This last hash function is also named after its inventor; it will generate up to 232 different hash values, but it requires more Pascal initialization code. In most other languages the initialization can be done statically in the program; so no initialization call, or activity is necessary.
In this hash like
pkphash the noise added to the argument comes from a randomized table. In pkphash it was a permuted array of characters, like the key in a character substitution cipher. For buzhash it is a set of 32-bit `random' aliases for each character. These aliases are made so that for every bit position exactly one half of the aliases have a one and the other half have a zero. These aliases are stored in the table buztbl, which is created in this format by the initialization process. Hashing is done by exclusive-oring together the random aliases for each character in the key. For each character each exclusive-or has exactly a 50% chance of inverting every bit.
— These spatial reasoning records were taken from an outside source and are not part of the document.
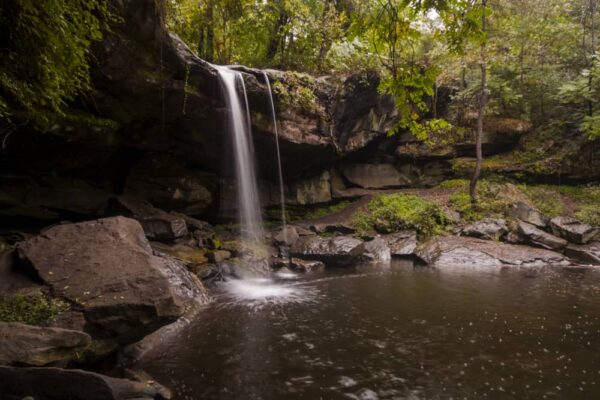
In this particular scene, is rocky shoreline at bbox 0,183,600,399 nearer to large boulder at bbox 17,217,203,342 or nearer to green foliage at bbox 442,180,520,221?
large boulder at bbox 17,217,203,342

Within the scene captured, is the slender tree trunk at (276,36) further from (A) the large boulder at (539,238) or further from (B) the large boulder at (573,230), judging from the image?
(B) the large boulder at (573,230)

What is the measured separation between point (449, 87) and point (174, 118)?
15188 millimetres

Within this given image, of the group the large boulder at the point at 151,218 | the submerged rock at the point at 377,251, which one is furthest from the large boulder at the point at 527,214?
the large boulder at the point at 151,218

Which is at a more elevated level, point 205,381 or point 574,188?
point 574,188

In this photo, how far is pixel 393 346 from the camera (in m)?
5.50

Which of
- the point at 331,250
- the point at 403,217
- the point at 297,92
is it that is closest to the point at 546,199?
the point at 403,217

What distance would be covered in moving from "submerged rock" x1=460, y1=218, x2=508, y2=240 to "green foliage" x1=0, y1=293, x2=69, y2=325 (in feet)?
46.2

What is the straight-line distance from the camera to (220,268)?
10.7 metres

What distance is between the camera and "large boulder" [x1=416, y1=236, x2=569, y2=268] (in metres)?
12.2

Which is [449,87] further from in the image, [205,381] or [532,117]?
[205,381]

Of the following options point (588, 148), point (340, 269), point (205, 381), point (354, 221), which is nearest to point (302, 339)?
point (205, 381)

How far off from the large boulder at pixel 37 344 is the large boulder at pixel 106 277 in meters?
0.72

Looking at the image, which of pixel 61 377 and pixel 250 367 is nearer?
pixel 61 377

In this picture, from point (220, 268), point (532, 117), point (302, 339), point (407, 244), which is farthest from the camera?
point (532, 117)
To make sure that repeated characters will add noise into a different spot in the developing hash value, h, it is rotated one bit for each character inserted.
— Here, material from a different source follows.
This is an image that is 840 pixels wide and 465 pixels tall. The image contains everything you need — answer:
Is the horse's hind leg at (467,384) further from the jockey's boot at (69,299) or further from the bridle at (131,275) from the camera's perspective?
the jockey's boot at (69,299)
This means that if keys commonly repeat after exactly 32 characters
the input set will not hash well.
When keys commonly repeat at exactly 32 characters,
one can correct this buzhash deficiency by either just
hashing the first 32 characters, or by adding a common
character, like blank, at the beginning of every key
(thus the repeat will happen after 33 characters).
The chance of running into this problem and having it affect you
is really small, so small it is worth forgetting.
Another more general solution is to switch alias tables after every
thirty-two characters to inject additional information.
But keys longer than thirty-two characters are so rare, that to
build this into the algorithm would slow every hash down for
such a small proportion of hash keys that it is not worth considering.